Case ID: f-appx_119/html/0517-01.html
Source: Caselaw Access Project
Author: {"author": "PER CURIAM:", "license": "Public Domain", "url": "https://static.case.law/"}
Date Created: 2024-08-24T03:29:51.129683

Jacqueline QUINN, Plaintiff—Appellant, v. Debbie WATSON, Deli Manager for Publix Supermarket; Publix Supermarket, Incorporated, Defendants—Appellees.
    No. 04-2215.
    United States Court of Appeals, Fourth Circuit.
    Submitted: Dec. 8, 2004.
    Decided: Jan. 14, 2005.
    Jacqueline Quinn, Appellant pro se.
    Edmund Joseph McKenna, Ford & Harrison, Tampa, Florida, for Appellee Publix Supermarket, Inc.
    
      Before WILKINSON, GREGORY, and DUNCAN, Circuit Judges.
    Vacated and remanded by unpublished per curiam opinion.
    Unpublished opinions are not binding precedent in this circuit. See Local Rule 36(c).
   PER CURIAM:

Jacqueline Quinn appeals the district court’s order denying relief on her 42 U.S.C. §§ 2000e to 2000e-17 (2000) (“Title VII”) complaint. On August 26, 2004, the district court dismissed Quinn’s complaint on jurisdictional grounds. The court, adopting the reasoning set forth in Defendants’s motion to dismiss, determined that it did not have jurisdiction to hear the case pursuant to 42 U.S.C. § 2000e-5(f)(3), Title VTI’s venue-laying provision. When a plaintiff files an action in the wrong venue, however, 28 U.S.C. § 1406(a) (2000) directs courts to “dismiss, or if it be in the interest of justice, transfer such case” to the proper venue. Because the record does not reflect such a determination, we remand this case for a determination of whether a transfer to an appropriate jurisdiction would be in the interest of justice.

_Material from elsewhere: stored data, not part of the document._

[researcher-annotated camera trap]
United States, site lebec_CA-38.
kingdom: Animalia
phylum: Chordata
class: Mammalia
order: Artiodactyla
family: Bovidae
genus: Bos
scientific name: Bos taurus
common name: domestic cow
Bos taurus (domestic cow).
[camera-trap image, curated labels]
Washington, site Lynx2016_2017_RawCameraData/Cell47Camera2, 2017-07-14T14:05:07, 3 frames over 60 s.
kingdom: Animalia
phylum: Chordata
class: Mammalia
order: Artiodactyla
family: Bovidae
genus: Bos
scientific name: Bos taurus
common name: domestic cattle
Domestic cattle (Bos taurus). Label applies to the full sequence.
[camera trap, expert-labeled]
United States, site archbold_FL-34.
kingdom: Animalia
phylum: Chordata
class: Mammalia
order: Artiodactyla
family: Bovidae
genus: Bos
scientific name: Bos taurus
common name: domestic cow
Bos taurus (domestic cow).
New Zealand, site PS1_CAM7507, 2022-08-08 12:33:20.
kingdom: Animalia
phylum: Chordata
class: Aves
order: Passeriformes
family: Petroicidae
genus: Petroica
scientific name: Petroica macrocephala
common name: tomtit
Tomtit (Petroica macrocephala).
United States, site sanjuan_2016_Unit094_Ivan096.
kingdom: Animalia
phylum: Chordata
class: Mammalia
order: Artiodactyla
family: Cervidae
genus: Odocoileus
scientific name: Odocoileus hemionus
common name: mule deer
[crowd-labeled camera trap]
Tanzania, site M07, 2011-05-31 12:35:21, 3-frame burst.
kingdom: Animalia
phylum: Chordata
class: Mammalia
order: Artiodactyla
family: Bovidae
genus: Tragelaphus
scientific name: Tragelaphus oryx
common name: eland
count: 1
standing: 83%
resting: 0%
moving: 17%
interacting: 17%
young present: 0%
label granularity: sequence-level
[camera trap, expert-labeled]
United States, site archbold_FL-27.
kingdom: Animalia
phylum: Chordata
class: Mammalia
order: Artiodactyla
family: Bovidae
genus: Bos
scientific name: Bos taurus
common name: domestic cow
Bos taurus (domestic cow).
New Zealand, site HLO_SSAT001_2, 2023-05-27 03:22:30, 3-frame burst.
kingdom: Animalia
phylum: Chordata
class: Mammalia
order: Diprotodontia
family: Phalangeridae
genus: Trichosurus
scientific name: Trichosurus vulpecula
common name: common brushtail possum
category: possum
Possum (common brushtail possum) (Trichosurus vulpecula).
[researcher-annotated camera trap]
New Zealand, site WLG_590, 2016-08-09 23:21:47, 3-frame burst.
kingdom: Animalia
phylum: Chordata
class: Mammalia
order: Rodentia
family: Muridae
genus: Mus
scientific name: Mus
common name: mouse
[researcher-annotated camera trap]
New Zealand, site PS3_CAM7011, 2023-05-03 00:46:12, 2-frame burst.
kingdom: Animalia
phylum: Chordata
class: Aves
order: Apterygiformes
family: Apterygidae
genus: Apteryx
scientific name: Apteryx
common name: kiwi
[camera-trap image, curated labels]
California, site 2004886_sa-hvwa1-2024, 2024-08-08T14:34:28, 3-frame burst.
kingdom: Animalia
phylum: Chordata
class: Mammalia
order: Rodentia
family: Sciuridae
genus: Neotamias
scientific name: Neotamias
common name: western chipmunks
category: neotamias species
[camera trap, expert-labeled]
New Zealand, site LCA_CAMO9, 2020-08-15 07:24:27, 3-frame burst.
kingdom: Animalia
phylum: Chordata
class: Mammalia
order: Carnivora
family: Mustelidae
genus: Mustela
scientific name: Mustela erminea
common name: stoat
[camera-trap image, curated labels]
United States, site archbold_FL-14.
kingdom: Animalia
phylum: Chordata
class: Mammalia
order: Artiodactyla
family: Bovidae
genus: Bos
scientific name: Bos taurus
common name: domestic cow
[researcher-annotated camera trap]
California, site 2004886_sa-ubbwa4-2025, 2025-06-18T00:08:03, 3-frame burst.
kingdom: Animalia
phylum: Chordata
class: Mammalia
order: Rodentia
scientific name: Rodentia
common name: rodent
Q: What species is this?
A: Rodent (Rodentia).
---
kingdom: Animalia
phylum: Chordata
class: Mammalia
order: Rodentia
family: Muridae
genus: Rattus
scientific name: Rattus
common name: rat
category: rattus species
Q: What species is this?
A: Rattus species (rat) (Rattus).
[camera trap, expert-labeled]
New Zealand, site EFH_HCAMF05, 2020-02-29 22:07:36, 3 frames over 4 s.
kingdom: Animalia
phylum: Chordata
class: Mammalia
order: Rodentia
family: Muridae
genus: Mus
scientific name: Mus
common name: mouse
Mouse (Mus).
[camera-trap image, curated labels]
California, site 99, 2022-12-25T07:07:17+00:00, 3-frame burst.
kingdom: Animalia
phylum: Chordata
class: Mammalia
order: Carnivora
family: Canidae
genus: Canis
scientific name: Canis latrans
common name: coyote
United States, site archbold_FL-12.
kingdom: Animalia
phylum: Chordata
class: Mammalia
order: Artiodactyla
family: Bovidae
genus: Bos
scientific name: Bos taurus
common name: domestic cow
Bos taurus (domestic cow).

Accordingly, we vacate the order of the district court and remand the case for further consideration in light of this opinion. We dispense with oral argument because the facts and legal contentions are adequately presented in the materials before the court and argument would not aid the decisional process.

VACATED AND REMANDED 
      
       We note that Quinn would now be time-barred from initiating a new action. A Title VII action must be brought within 90 days of receipt of a right-to-sue letter issued by the Equal Employment Opportunity Commission. See § 2000e-5(f)(1). In instances where a complaint is timely filed and later dismissed, the timely filing of the complaint does not "toll” or suspend the ninety-day limitations period. See Minnette v. Time Warner, 997 F.2d 1023, 1026-27 (2d Cir.1993) (citing Berry v. CIGNA/RSI-CIGNA, 975 F.2d 1188, 1191 (5th Cir.1992); Brown v. Hartshorne Pub. Sch. Dist. No. 1, 926 F.2d 959, 961 (10th Cir.1991) (holding that limitations period was not tolled during pendency of dismissed action)). Thus, even construing the district court’s order as a dismissal without prejudice will not benefit Quinn.